'John Alexander Herbert'

John Alexander Herbert - Uncle of Joan Hudleston

Deputy Keeper of the Manuscripts in the British Museum.
(b.1862 - d. ?)

Minature preceding the office 'Hours of the Trinity'

The illustration above is the only coloured reproduction in a booklet entitled "Miniatures From a French Horae" - British Museum ADD. MS. 16997 Fifteenth Century - reproduced in honour of John Alexander Herbert."

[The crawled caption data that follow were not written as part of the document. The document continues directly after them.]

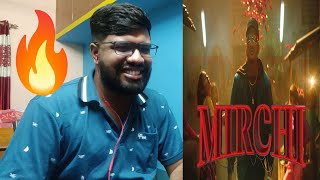 DIVINE - MIRCHI Feat. Stylo G, MC Altaf & Phenom | Official Music Video| Reaction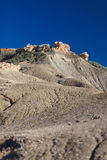 Malta's hills. Maltese sandstone hills between Gnejna and Riviera Bay, Malta Royalty Free Stock Photography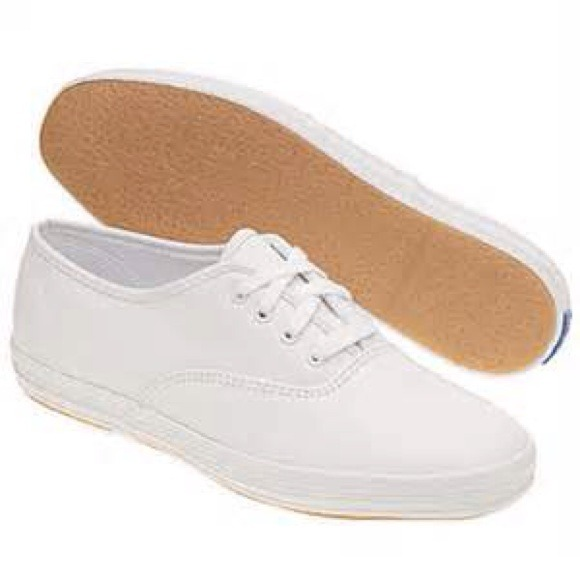 womens white keds leather oxfords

I. The British Museum Letters

The Museum administration also gave an accompanying letter with the book to 'Sandy' to which he replied.

British Museum,
24th November, 1927.

My Dear Herbert,

Your colleagues and a multitude of friends who have known you during the forty years of your service in the Museum wish to give you some token of their regard and esteem at the period of your retirement. Many of us are interested in the same subjects, but all, I think, have experienced your unselfish readiness to give time and thought to help others, whether their special needs came within your own lines of work or involved search outside them.

Your work on illuminated manuscripts made it only natural for its, as we hope it will also make it agreeable to you, to think that this token of esteem might fitly take the form of a reproduction from a fine manuscript in the Museum collections, one moreover which we know that you appreciate.

The expressions of affection and gratitude which have accompanied the responses of those who have been asked to take part in this little gift we cannot fully convey to you, but we hope you will accept and believe the sincerity with which we all wish you many years of happiness and work when freed from the ties of official position.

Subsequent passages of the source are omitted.